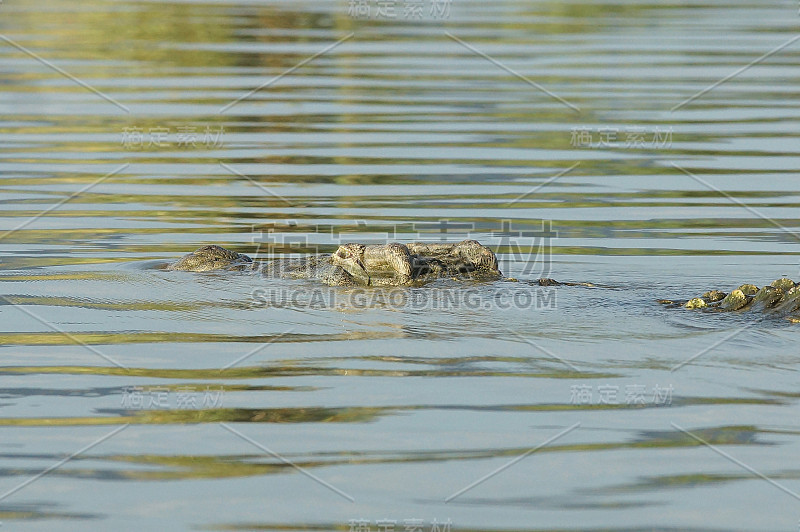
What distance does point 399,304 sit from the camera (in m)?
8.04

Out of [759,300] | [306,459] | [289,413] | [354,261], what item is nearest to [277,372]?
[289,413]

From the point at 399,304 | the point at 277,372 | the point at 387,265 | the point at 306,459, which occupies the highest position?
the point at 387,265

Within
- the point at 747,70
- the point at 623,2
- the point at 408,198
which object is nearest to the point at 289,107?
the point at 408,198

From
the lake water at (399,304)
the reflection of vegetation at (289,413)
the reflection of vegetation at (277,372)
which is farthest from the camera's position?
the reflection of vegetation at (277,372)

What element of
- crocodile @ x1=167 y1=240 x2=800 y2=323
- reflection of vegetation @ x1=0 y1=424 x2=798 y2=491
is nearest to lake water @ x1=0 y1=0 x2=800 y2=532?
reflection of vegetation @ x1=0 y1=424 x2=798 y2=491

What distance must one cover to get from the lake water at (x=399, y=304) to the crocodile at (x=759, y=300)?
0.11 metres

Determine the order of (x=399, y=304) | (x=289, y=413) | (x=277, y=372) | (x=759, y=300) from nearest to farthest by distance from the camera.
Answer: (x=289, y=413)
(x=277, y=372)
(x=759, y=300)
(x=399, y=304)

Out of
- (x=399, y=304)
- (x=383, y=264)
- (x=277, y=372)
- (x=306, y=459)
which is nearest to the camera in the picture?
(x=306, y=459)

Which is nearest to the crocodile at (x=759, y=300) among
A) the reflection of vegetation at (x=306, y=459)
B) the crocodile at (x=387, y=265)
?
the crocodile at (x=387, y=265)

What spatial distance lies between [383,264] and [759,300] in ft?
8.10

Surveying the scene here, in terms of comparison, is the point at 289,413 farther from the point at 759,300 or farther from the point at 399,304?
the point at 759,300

## What is required
Reproduce word for word the rows from the line containing "Surveying the scene" through the end of the rows.

## Exercise result
Surveying the scene here, in terms of comparison, is the point at 289,413 farther from the point at 759,300 or farther from the point at 399,304?
the point at 759,300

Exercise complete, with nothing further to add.